=== Passage provided ===
JEAN SIBELIUS (1865-1957)
The Seven Symphonies
Luonnotar, op.70*
Tone poem for soprano and orchestra
Pohjola's Daughter, op.49
Symphonic Fantasy for Large Orchestra

*Phyllis Curtin (soprano)
New York Philharmonic Orchestra
conducted by Leonard Bernstein

SONY Classical Royal Edition SX4K 64207
4 discs [63:16+65:36+72:13+49:37] budget-price

Also available separately at mid-price:
Syms. 1-3. Tone poems: SONY Bernstein/Royal Edition SM2K 47619.
Syms. 4-7: SONY Bernstein/Royal Edition SM2K 47622.

by The Inkpot Sibelius Nutcasetm

Leonard Bernstein in action In this excellent performance of the First Symphony, all the hallmarks of Bernstein's conducting are displayed here - the impulsive rush of energies, the dramatic moulding of phrases, the attention to lush melodies when they appear, and the exploitation of the colours of the score to the fullest. The lack of subtlety may be considered outdated Sibelian conducting now, but does make its point strongly. The spot-miking likewise has a similar effect.

This 1967 performance is from the previous school of Sibelian intepretation - pure Romanticism, focusing on the heaviness and Tchaikovskian aspects of the score and not trying very hard to show its transparency or economy. Don't get me wrong, this works very well too. The angst and momentum of the outer movements are phenomenal, as is the heavenly final sigh of the Andante. The huge and sweeping Romantic theme in the finale towards the end is utterly breathtaking, and the two final pizzicato chords - heartbreaking. See this photo of Bernstein? It totally sums up the performance.

In the Second Symphony, recorded in 1966, the first two movements are a touch on the rigid side, and the flat recording robs the music of its "fresh-air" transparency. Again, it is the dramatic elements of the score which are emphasized, and not so much the subtleties. The Vivacissimo scherzo comes across better, fortunately, and the "attacca" transition into the finale is solidly if rather heavily done. The real test is the finale - Bernstein paces very well throughout, and as expected, draws out the majestic main theme in its full splendour. Main flaw of this performance is the over-enthusiastic accenting and phrasing of the performers, I guess. The viscous/heavy and un-Sibelian tone of the woodwind and occasionally the basses is also worrying. The final three minutes, including the triumphant hymn, are convincingly and nobly done (a couple of mispitched trumpet notes aside).

Jean Sibelius (1894) - detail from a watercolour by Akseli Gallen-Kallela As we leave the Sibelian Romantic, the tests become harder. The neo-classical Third Symphony is given an appropriately "Nordic"-heroic interpretation. Impressively, Lenny is paying much more attention to the subtleties of this score while retaining the Romantic streak. Bear in mind also that this was recorded in 1965, before the first two symphonies. That's proof of his intelligent conducting. The searching and wistful Andantino con moto is well-done, but certainly not as refined or atmospheric as the best (try Rattle on EMI). The final movement begins dramatically but peters out towards the end.

=== Directions ===
[1] Write out the part of the Sibelius review starting at "SONY Classical Royal" and ending at "Edition SM2K 47619.".
[2] Summarize the Sibelius review in two sentences.
The material that comes next is separate from the Sibelius review.

Saved data entries:

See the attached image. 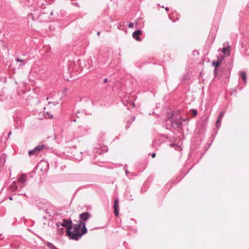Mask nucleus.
I'll list each match as a JSON object with an SVG mask.
<instances>
[{
  "mask_svg": "<svg viewBox=\"0 0 249 249\" xmlns=\"http://www.w3.org/2000/svg\"><path fill=\"white\" fill-rule=\"evenodd\" d=\"M53 12H51V15H53Z\"/></svg>",
  "mask_w": 249,
  "mask_h": 249,
  "instance_id": "obj_39",
  "label": "nucleus"
},
{
  "mask_svg": "<svg viewBox=\"0 0 249 249\" xmlns=\"http://www.w3.org/2000/svg\"><path fill=\"white\" fill-rule=\"evenodd\" d=\"M46 148V146L44 144H40L36 146L34 148L36 152V153L38 154L41 151H42L44 149Z\"/></svg>",
  "mask_w": 249,
  "mask_h": 249,
  "instance_id": "obj_8",
  "label": "nucleus"
},
{
  "mask_svg": "<svg viewBox=\"0 0 249 249\" xmlns=\"http://www.w3.org/2000/svg\"><path fill=\"white\" fill-rule=\"evenodd\" d=\"M56 227H63L66 228V230H71L72 228V222L71 219H63L62 222H58L56 224Z\"/></svg>",
  "mask_w": 249,
  "mask_h": 249,
  "instance_id": "obj_3",
  "label": "nucleus"
},
{
  "mask_svg": "<svg viewBox=\"0 0 249 249\" xmlns=\"http://www.w3.org/2000/svg\"><path fill=\"white\" fill-rule=\"evenodd\" d=\"M28 155H29V156L30 157H31V156H34V155H37V154L36 153V151L34 149L33 150H30L28 152Z\"/></svg>",
  "mask_w": 249,
  "mask_h": 249,
  "instance_id": "obj_15",
  "label": "nucleus"
},
{
  "mask_svg": "<svg viewBox=\"0 0 249 249\" xmlns=\"http://www.w3.org/2000/svg\"><path fill=\"white\" fill-rule=\"evenodd\" d=\"M67 235L71 239L75 240H78L83 235L86 234L88 232L87 229L86 227V224L83 225V227L81 229V232H77L75 231H71V230H66Z\"/></svg>",
  "mask_w": 249,
  "mask_h": 249,
  "instance_id": "obj_1",
  "label": "nucleus"
},
{
  "mask_svg": "<svg viewBox=\"0 0 249 249\" xmlns=\"http://www.w3.org/2000/svg\"><path fill=\"white\" fill-rule=\"evenodd\" d=\"M220 121H221V119H219V118L217 120L216 123V127H220V126L221 125Z\"/></svg>",
  "mask_w": 249,
  "mask_h": 249,
  "instance_id": "obj_19",
  "label": "nucleus"
},
{
  "mask_svg": "<svg viewBox=\"0 0 249 249\" xmlns=\"http://www.w3.org/2000/svg\"><path fill=\"white\" fill-rule=\"evenodd\" d=\"M221 63V60L220 61H213L212 65L214 66V68H217Z\"/></svg>",
  "mask_w": 249,
  "mask_h": 249,
  "instance_id": "obj_13",
  "label": "nucleus"
},
{
  "mask_svg": "<svg viewBox=\"0 0 249 249\" xmlns=\"http://www.w3.org/2000/svg\"><path fill=\"white\" fill-rule=\"evenodd\" d=\"M217 68H214V71H213V73H214V74L215 75H216V73H217Z\"/></svg>",
  "mask_w": 249,
  "mask_h": 249,
  "instance_id": "obj_25",
  "label": "nucleus"
},
{
  "mask_svg": "<svg viewBox=\"0 0 249 249\" xmlns=\"http://www.w3.org/2000/svg\"><path fill=\"white\" fill-rule=\"evenodd\" d=\"M108 82V79L106 78L104 79V83H106Z\"/></svg>",
  "mask_w": 249,
  "mask_h": 249,
  "instance_id": "obj_29",
  "label": "nucleus"
},
{
  "mask_svg": "<svg viewBox=\"0 0 249 249\" xmlns=\"http://www.w3.org/2000/svg\"><path fill=\"white\" fill-rule=\"evenodd\" d=\"M129 193H126L125 194V196L126 199L129 200H132L133 198L132 197L131 195L129 196Z\"/></svg>",
  "mask_w": 249,
  "mask_h": 249,
  "instance_id": "obj_16",
  "label": "nucleus"
},
{
  "mask_svg": "<svg viewBox=\"0 0 249 249\" xmlns=\"http://www.w3.org/2000/svg\"><path fill=\"white\" fill-rule=\"evenodd\" d=\"M142 34V31L141 30H137L134 32L132 34L133 37L138 41H141V39L140 37V35Z\"/></svg>",
  "mask_w": 249,
  "mask_h": 249,
  "instance_id": "obj_6",
  "label": "nucleus"
},
{
  "mask_svg": "<svg viewBox=\"0 0 249 249\" xmlns=\"http://www.w3.org/2000/svg\"><path fill=\"white\" fill-rule=\"evenodd\" d=\"M130 104H131V105L132 106V107L133 108L134 107H135V104L133 102H130Z\"/></svg>",
  "mask_w": 249,
  "mask_h": 249,
  "instance_id": "obj_30",
  "label": "nucleus"
},
{
  "mask_svg": "<svg viewBox=\"0 0 249 249\" xmlns=\"http://www.w3.org/2000/svg\"><path fill=\"white\" fill-rule=\"evenodd\" d=\"M83 128V126H81V127H79V129H82Z\"/></svg>",
  "mask_w": 249,
  "mask_h": 249,
  "instance_id": "obj_37",
  "label": "nucleus"
},
{
  "mask_svg": "<svg viewBox=\"0 0 249 249\" xmlns=\"http://www.w3.org/2000/svg\"><path fill=\"white\" fill-rule=\"evenodd\" d=\"M49 217H48L47 215H45V216H43V218L44 219H46L47 218H48Z\"/></svg>",
  "mask_w": 249,
  "mask_h": 249,
  "instance_id": "obj_31",
  "label": "nucleus"
},
{
  "mask_svg": "<svg viewBox=\"0 0 249 249\" xmlns=\"http://www.w3.org/2000/svg\"><path fill=\"white\" fill-rule=\"evenodd\" d=\"M156 156V153H152L151 154V157L153 158H154Z\"/></svg>",
  "mask_w": 249,
  "mask_h": 249,
  "instance_id": "obj_27",
  "label": "nucleus"
},
{
  "mask_svg": "<svg viewBox=\"0 0 249 249\" xmlns=\"http://www.w3.org/2000/svg\"><path fill=\"white\" fill-rule=\"evenodd\" d=\"M45 117L47 118L51 119L53 118V115L51 113L47 112L45 115Z\"/></svg>",
  "mask_w": 249,
  "mask_h": 249,
  "instance_id": "obj_18",
  "label": "nucleus"
},
{
  "mask_svg": "<svg viewBox=\"0 0 249 249\" xmlns=\"http://www.w3.org/2000/svg\"><path fill=\"white\" fill-rule=\"evenodd\" d=\"M165 10H166L167 12V11H169V8H168V7H166V8H165Z\"/></svg>",
  "mask_w": 249,
  "mask_h": 249,
  "instance_id": "obj_34",
  "label": "nucleus"
},
{
  "mask_svg": "<svg viewBox=\"0 0 249 249\" xmlns=\"http://www.w3.org/2000/svg\"><path fill=\"white\" fill-rule=\"evenodd\" d=\"M45 213H46V215H48V217H51L52 216V214L49 211V210L48 209H46L45 210Z\"/></svg>",
  "mask_w": 249,
  "mask_h": 249,
  "instance_id": "obj_20",
  "label": "nucleus"
},
{
  "mask_svg": "<svg viewBox=\"0 0 249 249\" xmlns=\"http://www.w3.org/2000/svg\"><path fill=\"white\" fill-rule=\"evenodd\" d=\"M91 217V214L88 212L80 213L79 215L80 220L79 221H82V223H85V222Z\"/></svg>",
  "mask_w": 249,
  "mask_h": 249,
  "instance_id": "obj_4",
  "label": "nucleus"
},
{
  "mask_svg": "<svg viewBox=\"0 0 249 249\" xmlns=\"http://www.w3.org/2000/svg\"><path fill=\"white\" fill-rule=\"evenodd\" d=\"M229 47H230L229 46H228L227 47L224 48L222 51V53H224L225 54H230Z\"/></svg>",
  "mask_w": 249,
  "mask_h": 249,
  "instance_id": "obj_14",
  "label": "nucleus"
},
{
  "mask_svg": "<svg viewBox=\"0 0 249 249\" xmlns=\"http://www.w3.org/2000/svg\"><path fill=\"white\" fill-rule=\"evenodd\" d=\"M135 119V117H134L133 116H132L131 117V121L132 122L134 121Z\"/></svg>",
  "mask_w": 249,
  "mask_h": 249,
  "instance_id": "obj_26",
  "label": "nucleus"
},
{
  "mask_svg": "<svg viewBox=\"0 0 249 249\" xmlns=\"http://www.w3.org/2000/svg\"><path fill=\"white\" fill-rule=\"evenodd\" d=\"M18 187L17 186L16 183L13 182L10 186L9 189L12 192H15L18 191Z\"/></svg>",
  "mask_w": 249,
  "mask_h": 249,
  "instance_id": "obj_9",
  "label": "nucleus"
},
{
  "mask_svg": "<svg viewBox=\"0 0 249 249\" xmlns=\"http://www.w3.org/2000/svg\"><path fill=\"white\" fill-rule=\"evenodd\" d=\"M224 113H225L224 112H221L219 114V118H218L221 119L223 118V116L224 115Z\"/></svg>",
  "mask_w": 249,
  "mask_h": 249,
  "instance_id": "obj_22",
  "label": "nucleus"
},
{
  "mask_svg": "<svg viewBox=\"0 0 249 249\" xmlns=\"http://www.w3.org/2000/svg\"><path fill=\"white\" fill-rule=\"evenodd\" d=\"M100 32H98L97 33V35H98V36L100 35Z\"/></svg>",
  "mask_w": 249,
  "mask_h": 249,
  "instance_id": "obj_38",
  "label": "nucleus"
},
{
  "mask_svg": "<svg viewBox=\"0 0 249 249\" xmlns=\"http://www.w3.org/2000/svg\"><path fill=\"white\" fill-rule=\"evenodd\" d=\"M134 26V24L132 22H129L128 24V27L130 28H133Z\"/></svg>",
  "mask_w": 249,
  "mask_h": 249,
  "instance_id": "obj_23",
  "label": "nucleus"
},
{
  "mask_svg": "<svg viewBox=\"0 0 249 249\" xmlns=\"http://www.w3.org/2000/svg\"><path fill=\"white\" fill-rule=\"evenodd\" d=\"M16 61H17V62H23V60L21 59H19V58H17L16 59Z\"/></svg>",
  "mask_w": 249,
  "mask_h": 249,
  "instance_id": "obj_24",
  "label": "nucleus"
},
{
  "mask_svg": "<svg viewBox=\"0 0 249 249\" xmlns=\"http://www.w3.org/2000/svg\"><path fill=\"white\" fill-rule=\"evenodd\" d=\"M9 199L10 200H12L13 199V197H12V196H9Z\"/></svg>",
  "mask_w": 249,
  "mask_h": 249,
  "instance_id": "obj_35",
  "label": "nucleus"
},
{
  "mask_svg": "<svg viewBox=\"0 0 249 249\" xmlns=\"http://www.w3.org/2000/svg\"><path fill=\"white\" fill-rule=\"evenodd\" d=\"M63 227L62 226L57 227L58 230V234L62 235L64 233L65 230Z\"/></svg>",
  "mask_w": 249,
  "mask_h": 249,
  "instance_id": "obj_12",
  "label": "nucleus"
},
{
  "mask_svg": "<svg viewBox=\"0 0 249 249\" xmlns=\"http://www.w3.org/2000/svg\"><path fill=\"white\" fill-rule=\"evenodd\" d=\"M241 78L245 83H247V74L245 71H241L240 73Z\"/></svg>",
  "mask_w": 249,
  "mask_h": 249,
  "instance_id": "obj_11",
  "label": "nucleus"
},
{
  "mask_svg": "<svg viewBox=\"0 0 249 249\" xmlns=\"http://www.w3.org/2000/svg\"><path fill=\"white\" fill-rule=\"evenodd\" d=\"M166 123L174 128H181L182 125V122L180 119H178L172 116L167 119Z\"/></svg>",
  "mask_w": 249,
  "mask_h": 249,
  "instance_id": "obj_2",
  "label": "nucleus"
},
{
  "mask_svg": "<svg viewBox=\"0 0 249 249\" xmlns=\"http://www.w3.org/2000/svg\"><path fill=\"white\" fill-rule=\"evenodd\" d=\"M114 213L116 216H118L119 215V200L118 199H115L113 205Z\"/></svg>",
  "mask_w": 249,
  "mask_h": 249,
  "instance_id": "obj_5",
  "label": "nucleus"
},
{
  "mask_svg": "<svg viewBox=\"0 0 249 249\" xmlns=\"http://www.w3.org/2000/svg\"><path fill=\"white\" fill-rule=\"evenodd\" d=\"M11 134H12L11 131H10V132L8 133V136L9 137Z\"/></svg>",
  "mask_w": 249,
  "mask_h": 249,
  "instance_id": "obj_36",
  "label": "nucleus"
},
{
  "mask_svg": "<svg viewBox=\"0 0 249 249\" xmlns=\"http://www.w3.org/2000/svg\"><path fill=\"white\" fill-rule=\"evenodd\" d=\"M27 18H28V20H35L34 17L33 16V14L32 13H29L28 14Z\"/></svg>",
  "mask_w": 249,
  "mask_h": 249,
  "instance_id": "obj_17",
  "label": "nucleus"
},
{
  "mask_svg": "<svg viewBox=\"0 0 249 249\" xmlns=\"http://www.w3.org/2000/svg\"><path fill=\"white\" fill-rule=\"evenodd\" d=\"M86 224V223H82V221H78V223L76 224H74L72 227L74 228V231L79 232V231L81 230L82 228L83 227V225Z\"/></svg>",
  "mask_w": 249,
  "mask_h": 249,
  "instance_id": "obj_7",
  "label": "nucleus"
},
{
  "mask_svg": "<svg viewBox=\"0 0 249 249\" xmlns=\"http://www.w3.org/2000/svg\"><path fill=\"white\" fill-rule=\"evenodd\" d=\"M26 175L24 174H22L18 178V181L22 183L26 182L27 179L26 178Z\"/></svg>",
  "mask_w": 249,
  "mask_h": 249,
  "instance_id": "obj_10",
  "label": "nucleus"
},
{
  "mask_svg": "<svg viewBox=\"0 0 249 249\" xmlns=\"http://www.w3.org/2000/svg\"><path fill=\"white\" fill-rule=\"evenodd\" d=\"M125 174L126 176H128L129 172L128 170L126 169L125 171Z\"/></svg>",
  "mask_w": 249,
  "mask_h": 249,
  "instance_id": "obj_28",
  "label": "nucleus"
},
{
  "mask_svg": "<svg viewBox=\"0 0 249 249\" xmlns=\"http://www.w3.org/2000/svg\"><path fill=\"white\" fill-rule=\"evenodd\" d=\"M129 127V125H126V126H125V129H128Z\"/></svg>",
  "mask_w": 249,
  "mask_h": 249,
  "instance_id": "obj_32",
  "label": "nucleus"
},
{
  "mask_svg": "<svg viewBox=\"0 0 249 249\" xmlns=\"http://www.w3.org/2000/svg\"><path fill=\"white\" fill-rule=\"evenodd\" d=\"M84 130H85V131H87L89 129V128H86V127H85V128H84Z\"/></svg>",
  "mask_w": 249,
  "mask_h": 249,
  "instance_id": "obj_33",
  "label": "nucleus"
},
{
  "mask_svg": "<svg viewBox=\"0 0 249 249\" xmlns=\"http://www.w3.org/2000/svg\"><path fill=\"white\" fill-rule=\"evenodd\" d=\"M193 115L196 116L197 114V111L196 109H193L191 110Z\"/></svg>",
  "mask_w": 249,
  "mask_h": 249,
  "instance_id": "obj_21",
  "label": "nucleus"
}]
</instances>
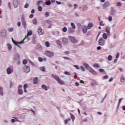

=== In response ===
[1]
SONY Classical Royal Edition SX4K 64207
4 discs [63:16+65:36+72:13+49:37] budget-price

Also available separately at mid-price:
Syms. 1-3. Tone poems: SONY Bernstein/Royal Edition SM2K 47619.

[2] The review calls Bernstein's 1967 First Symphony an excellent, Romantic performance full of impulsive energy, with phenomenal outer movements and a breathtaking finale, though it lacks subtlety. It finds the 1966 Second Symphony somewhat rigid and heavy but nobly concluded, and it judges the 1965 Third Symphony an appropriately "Nordic"-heroic reading that pays much more attention to the score's subtleties.